#### [What to work on]
Pull every line from the data below that contains the word "does", and copy each one in full.

#### [Stored data]

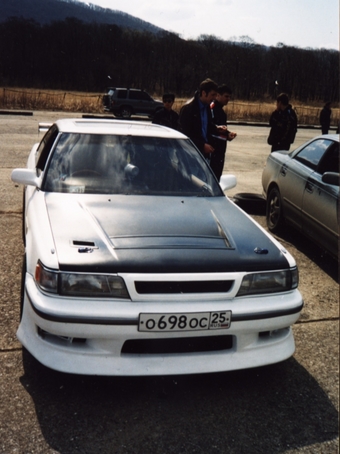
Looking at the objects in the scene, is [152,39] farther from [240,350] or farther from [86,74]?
[240,350]

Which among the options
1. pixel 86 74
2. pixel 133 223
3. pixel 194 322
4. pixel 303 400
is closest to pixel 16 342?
pixel 133 223

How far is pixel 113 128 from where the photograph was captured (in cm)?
478

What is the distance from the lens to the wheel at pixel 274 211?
671cm

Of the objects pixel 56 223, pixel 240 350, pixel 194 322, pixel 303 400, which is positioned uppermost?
pixel 56 223

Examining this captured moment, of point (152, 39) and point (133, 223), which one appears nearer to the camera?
point (133, 223)

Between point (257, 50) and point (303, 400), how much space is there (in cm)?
9139

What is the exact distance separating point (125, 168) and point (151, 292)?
162cm

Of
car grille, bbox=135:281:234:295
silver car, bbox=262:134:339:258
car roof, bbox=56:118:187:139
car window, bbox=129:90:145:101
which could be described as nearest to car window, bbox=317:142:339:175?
silver car, bbox=262:134:339:258

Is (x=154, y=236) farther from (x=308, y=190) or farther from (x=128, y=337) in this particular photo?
(x=308, y=190)

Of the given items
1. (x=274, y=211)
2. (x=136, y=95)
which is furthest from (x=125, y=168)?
(x=136, y=95)

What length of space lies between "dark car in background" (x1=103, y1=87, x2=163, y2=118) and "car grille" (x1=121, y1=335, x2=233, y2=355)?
28229 mm

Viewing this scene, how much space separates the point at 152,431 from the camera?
278cm

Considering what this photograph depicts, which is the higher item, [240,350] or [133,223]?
[133,223]

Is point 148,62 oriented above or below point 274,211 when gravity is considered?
above
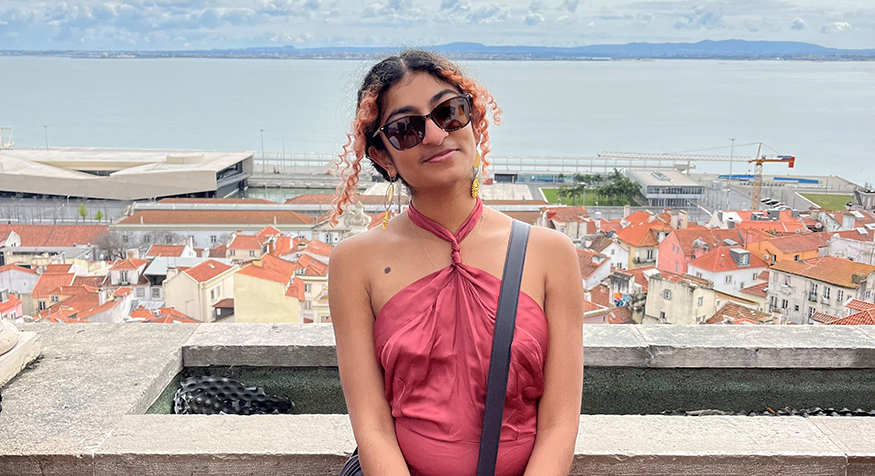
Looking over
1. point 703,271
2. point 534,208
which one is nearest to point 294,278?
point 703,271

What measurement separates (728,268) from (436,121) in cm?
1349

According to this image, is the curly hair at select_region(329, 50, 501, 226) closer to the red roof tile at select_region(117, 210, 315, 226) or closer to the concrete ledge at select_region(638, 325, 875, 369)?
the concrete ledge at select_region(638, 325, 875, 369)

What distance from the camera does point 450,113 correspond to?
1005 mm

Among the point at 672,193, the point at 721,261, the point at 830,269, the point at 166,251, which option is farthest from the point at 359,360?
the point at 672,193

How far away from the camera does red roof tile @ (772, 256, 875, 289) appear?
9.59 metres

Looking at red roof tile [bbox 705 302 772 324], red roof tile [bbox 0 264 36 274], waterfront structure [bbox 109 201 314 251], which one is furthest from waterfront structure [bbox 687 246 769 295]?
red roof tile [bbox 0 264 36 274]

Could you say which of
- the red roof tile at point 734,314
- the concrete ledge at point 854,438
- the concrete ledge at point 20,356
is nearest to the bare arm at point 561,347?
the concrete ledge at point 854,438

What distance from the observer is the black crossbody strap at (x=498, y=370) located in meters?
0.96

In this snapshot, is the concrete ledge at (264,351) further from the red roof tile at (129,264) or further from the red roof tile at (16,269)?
the red roof tile at (16,269)

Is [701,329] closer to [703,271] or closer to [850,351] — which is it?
[850,351]

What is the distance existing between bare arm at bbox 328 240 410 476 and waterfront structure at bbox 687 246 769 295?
12854 mm

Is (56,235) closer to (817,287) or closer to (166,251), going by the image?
(166,251)

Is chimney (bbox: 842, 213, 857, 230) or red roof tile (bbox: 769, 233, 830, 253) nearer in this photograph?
red roof tile (bbox: 769, 233, 830, 253)

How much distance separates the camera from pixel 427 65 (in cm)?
102
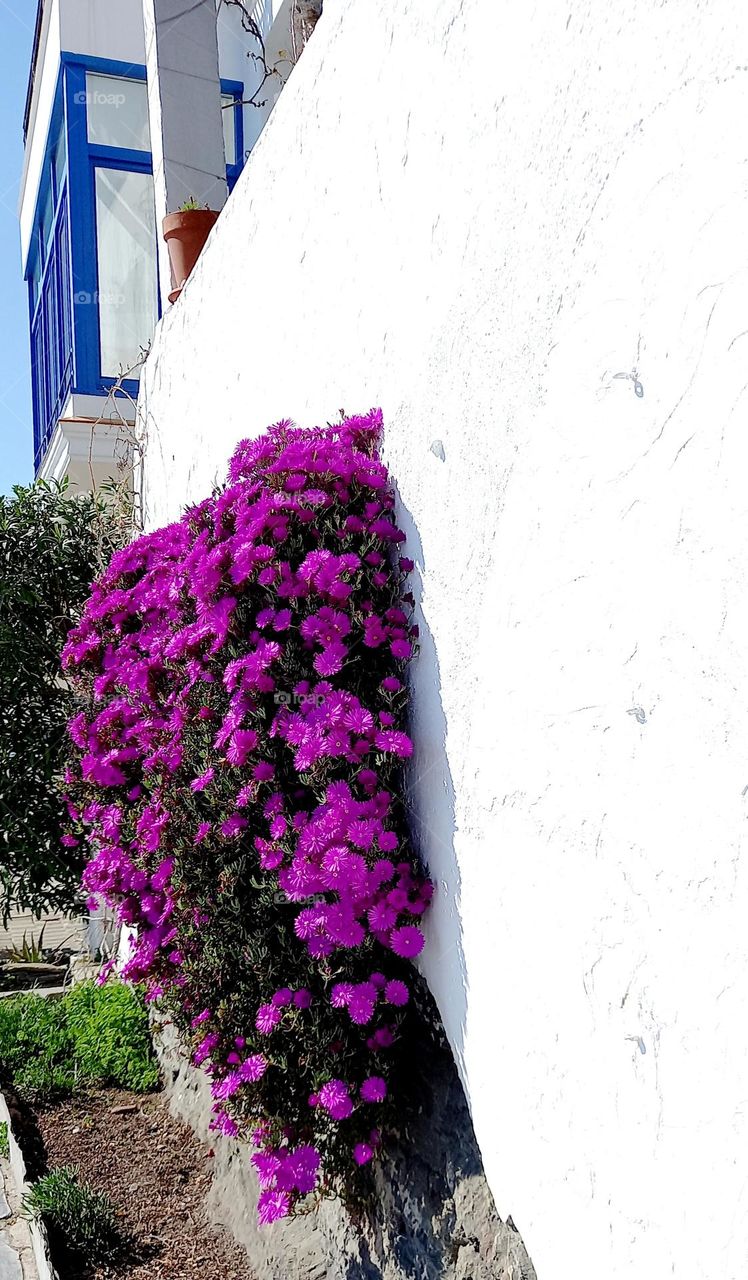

#### [Exercise result]
What distance from the camera does point 450,113 correspond to?
How far away from the camera does red roof tile @ (772, 256, 875, 289) appear?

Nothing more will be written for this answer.